Do you know what the Bible says? It says, “How shall we escape if we neglect so great salvation?” because we live in a day when God’s arms are open to everybody, and you have not fallen so far but that God can receive you. God received the Ninevites. After all, despite their violence and their wickedness and their huge sins, they were received. How much more under this era of grace in Jesus can we all be received? Perhaps the men of Nineveh shall rise up and condemn you some day because they repented in the Day of Judgment and possibly you haven’t.
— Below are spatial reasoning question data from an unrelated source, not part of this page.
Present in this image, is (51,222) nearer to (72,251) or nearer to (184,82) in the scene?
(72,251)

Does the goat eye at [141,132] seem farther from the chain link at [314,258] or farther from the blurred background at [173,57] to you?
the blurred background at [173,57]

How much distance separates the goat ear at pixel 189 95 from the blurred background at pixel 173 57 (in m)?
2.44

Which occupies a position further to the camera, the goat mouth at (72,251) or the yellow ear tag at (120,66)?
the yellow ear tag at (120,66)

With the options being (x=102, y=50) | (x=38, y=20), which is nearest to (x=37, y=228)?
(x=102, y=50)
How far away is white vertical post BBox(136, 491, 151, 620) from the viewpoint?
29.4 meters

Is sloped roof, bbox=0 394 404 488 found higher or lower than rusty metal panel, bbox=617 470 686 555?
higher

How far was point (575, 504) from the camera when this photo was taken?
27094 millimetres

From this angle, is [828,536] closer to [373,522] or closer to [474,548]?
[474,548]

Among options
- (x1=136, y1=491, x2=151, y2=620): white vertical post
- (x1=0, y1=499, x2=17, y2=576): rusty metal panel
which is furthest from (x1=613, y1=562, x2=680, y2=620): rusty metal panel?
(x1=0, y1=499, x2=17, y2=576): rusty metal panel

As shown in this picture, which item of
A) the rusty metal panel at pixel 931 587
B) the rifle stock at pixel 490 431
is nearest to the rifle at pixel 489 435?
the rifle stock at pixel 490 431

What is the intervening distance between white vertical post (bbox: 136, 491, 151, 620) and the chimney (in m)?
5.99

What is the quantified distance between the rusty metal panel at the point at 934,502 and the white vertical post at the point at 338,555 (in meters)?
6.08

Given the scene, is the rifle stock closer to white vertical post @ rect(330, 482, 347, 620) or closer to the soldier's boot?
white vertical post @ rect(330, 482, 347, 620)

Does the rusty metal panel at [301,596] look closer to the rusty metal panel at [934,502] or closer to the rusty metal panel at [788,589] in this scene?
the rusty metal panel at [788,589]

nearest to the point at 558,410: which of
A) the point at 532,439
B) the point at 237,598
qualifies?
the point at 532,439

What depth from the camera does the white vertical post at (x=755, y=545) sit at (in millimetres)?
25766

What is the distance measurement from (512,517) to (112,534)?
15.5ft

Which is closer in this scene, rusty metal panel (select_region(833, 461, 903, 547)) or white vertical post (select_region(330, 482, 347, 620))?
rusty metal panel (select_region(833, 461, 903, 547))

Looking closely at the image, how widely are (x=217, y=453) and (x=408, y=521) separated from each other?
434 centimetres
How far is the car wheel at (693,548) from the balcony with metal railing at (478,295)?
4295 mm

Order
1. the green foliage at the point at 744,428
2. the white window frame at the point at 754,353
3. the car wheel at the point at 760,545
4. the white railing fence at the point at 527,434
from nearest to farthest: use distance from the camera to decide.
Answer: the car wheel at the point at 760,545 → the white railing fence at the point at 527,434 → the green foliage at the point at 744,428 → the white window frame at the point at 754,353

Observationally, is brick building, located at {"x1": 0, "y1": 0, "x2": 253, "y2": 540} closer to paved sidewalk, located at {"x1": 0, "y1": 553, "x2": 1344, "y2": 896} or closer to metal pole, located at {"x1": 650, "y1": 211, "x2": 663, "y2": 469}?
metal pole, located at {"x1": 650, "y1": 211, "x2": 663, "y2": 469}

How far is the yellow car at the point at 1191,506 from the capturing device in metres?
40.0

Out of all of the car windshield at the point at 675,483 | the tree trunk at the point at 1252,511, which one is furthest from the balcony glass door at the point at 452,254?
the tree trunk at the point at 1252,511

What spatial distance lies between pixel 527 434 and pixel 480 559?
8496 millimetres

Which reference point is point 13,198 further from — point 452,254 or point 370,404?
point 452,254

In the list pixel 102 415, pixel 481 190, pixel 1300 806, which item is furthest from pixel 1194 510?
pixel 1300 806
So I have to ask you as I conclude, has God brought you to the point where you are willing to say yes? I say that to those of you who do not know Christ as Savior, but as well to those of you who do. What is there that holds you from finally giving up the fight and the manipulation and the criticism of God to finally say, “Okay God, it’s over?”

Let’s pray.

Our Father, we want to thank You for this story, a story that reveals the human heart, a story that is such a beautiful contrast between your compassion and one man’s petty anger at Your will and purpose. Teach us from it, oh God, we pray today, and may Your grace be evident in the lives of all who would repent and all who would submit, and all who would be broken in Your presence and say, “Yes, Lord.”

And now you talk to God. If He has talked to you, you talk to Him too. What is it that you need to say to Him today?

Father, do not deal with us at this moment as a church. Deal with us as individuals. At this moment we are not thinking of the city. We are thinking of ourselves. Grant, oh God, that sense of submission and yieldedness to Your matchless and undeserved grace. In Jesus’ name we pray, Amen.